THE PROBLEM:
Please output every line of the material as it stands, without the pictures.

EXERCISE INPUTS:
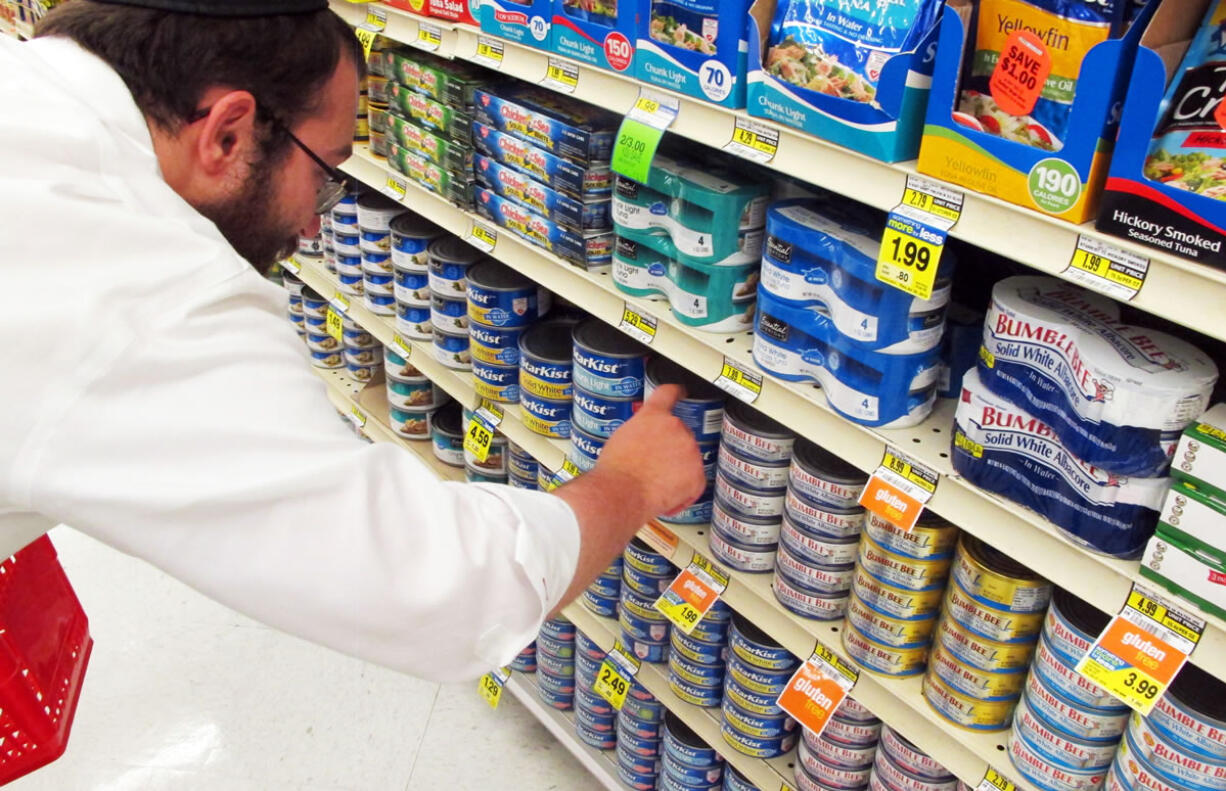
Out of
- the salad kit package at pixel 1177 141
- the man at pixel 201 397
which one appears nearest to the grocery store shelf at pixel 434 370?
the man at pixel 201 397

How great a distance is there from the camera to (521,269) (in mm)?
1954

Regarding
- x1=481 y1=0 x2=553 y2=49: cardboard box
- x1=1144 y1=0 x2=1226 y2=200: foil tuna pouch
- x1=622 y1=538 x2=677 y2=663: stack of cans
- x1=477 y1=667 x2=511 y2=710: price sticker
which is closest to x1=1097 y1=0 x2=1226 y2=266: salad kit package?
x1=1144 y1=0 x2=1226 y2=200: foil tuna pouch

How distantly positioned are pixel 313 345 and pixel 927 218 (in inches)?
103

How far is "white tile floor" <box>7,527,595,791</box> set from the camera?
244 cm

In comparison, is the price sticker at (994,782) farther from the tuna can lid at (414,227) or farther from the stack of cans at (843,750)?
the tuna can lid at (414,227)

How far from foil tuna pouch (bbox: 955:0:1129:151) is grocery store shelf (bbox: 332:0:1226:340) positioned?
0.26 feet

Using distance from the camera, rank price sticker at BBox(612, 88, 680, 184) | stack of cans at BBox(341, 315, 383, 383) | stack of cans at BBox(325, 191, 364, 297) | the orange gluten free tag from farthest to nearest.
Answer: stack of cans at BBox(341, 315, 383, 383) < stack of cans at BBox(325, 191, 364, 297) < price sticker at BBox(612, 88, 680, 184) < the orange gluten free tag

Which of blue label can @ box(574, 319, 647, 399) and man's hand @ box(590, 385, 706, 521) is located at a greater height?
man's hand @ box(590, 385, 706, 521)

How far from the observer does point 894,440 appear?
1.33 m

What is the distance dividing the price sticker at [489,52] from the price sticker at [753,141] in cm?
59

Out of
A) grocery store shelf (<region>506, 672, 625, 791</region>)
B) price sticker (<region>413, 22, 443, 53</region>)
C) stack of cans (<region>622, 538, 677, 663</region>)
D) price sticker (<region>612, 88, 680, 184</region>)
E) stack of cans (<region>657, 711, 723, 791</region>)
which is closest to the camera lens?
price sticker (<region>612, 88, 680, 184</region>)

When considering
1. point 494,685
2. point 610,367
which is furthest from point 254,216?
point 494,685

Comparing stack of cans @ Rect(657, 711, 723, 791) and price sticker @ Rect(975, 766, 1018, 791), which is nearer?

IN RESPONSE:
Out of
- the salad kit package at pixel 1177 141
- the man at pixel 201 397
which one appears nearest to the grocery store shelf at pixel 434 370?
the man at pixel 201 397

How great a distance is there from the camera to (521,269) (in mm)?
1954

Regarding
- x1=481 y1=0 x2=553 y2=49: cardboard box
- x1=1144 y1=0 x2=1226 y2=200: foil tuna pouch
- x1=622 y1=538 x2=677 y2=663: stack of cans
- x1=477 y1=667 x2=511 y2=710: price sticker
which is closest to x1=1097 y1=0 x2=1226 y2=266: salad kit package?
x1=1144 y1=0 x2=1226 y2=200: foil tuna pouch

How distantly positioned are pixel 313 345 and pixel 927 218 (in inches)?
103

How far is "white tile floor" <box>7,527,595,791</box> set from the camera?
244 cm

In comparison, is the price sticker at (994,782) farther from the tuna can lid at (414,227) or farther from the stack of cans at (843,750)?
the tuna can lid at (414,227)

How far from foil tuna pouch (bbox: 955:0:1129:151) is grocery store shelf (bbox: 332:0:1226:340) positioned?
0.26 feet

Using distance from the camera, rank price sticker at BBox(612, 88, 680, 184) | stack of cans at BBox(341, 315, 383, 383) | stack of cans at BBox(325, 191, 364, 297) | the orange gluten free tag from farthest to nearest.
Answer: stack of cans at BBox(341, 315, 383, 383) < stack of cans at BBox(325, 191, 364, 297) < price sticker at BBox(612, 88, 680, 184) < the orange gluten free tag

Which of blue label can @ box(574, 319, 647, 399) and man's hand @ box(590, 385, 706, 521) is located at a greater height?
man's hand @ box(590, 385, 706, 521)

How far from the observer does point 894,440 appear?
1.33 m

What is the distance dividing the price sticker at [489,52] from the price sticker at [753,141] in cm?
59

Out of
A) grocery store shelf (<region>506, 672, 625, 791</region>)
B) price sticker (<region>413, 22, 443, 53</region>)
C) stack of cans (<region>622, 538, 677, 663</region>)
D) price sticker (<region>612, 88, 680, 184</region>)
E) stack of cans (<region>657, 711, 723, 791</region>)
which is closest to the camera lens?
price sticker (<region>612, 88, 680, 184</region>)

When considering
1. point 494,685
2. point 610,367
which is furthest from point 254,216?
point 494,685

Comparing stack of cans @ Rect(657, 711, 723, 791) and price sticker @ Rect(975, 766, 1018, 791), which is nearer?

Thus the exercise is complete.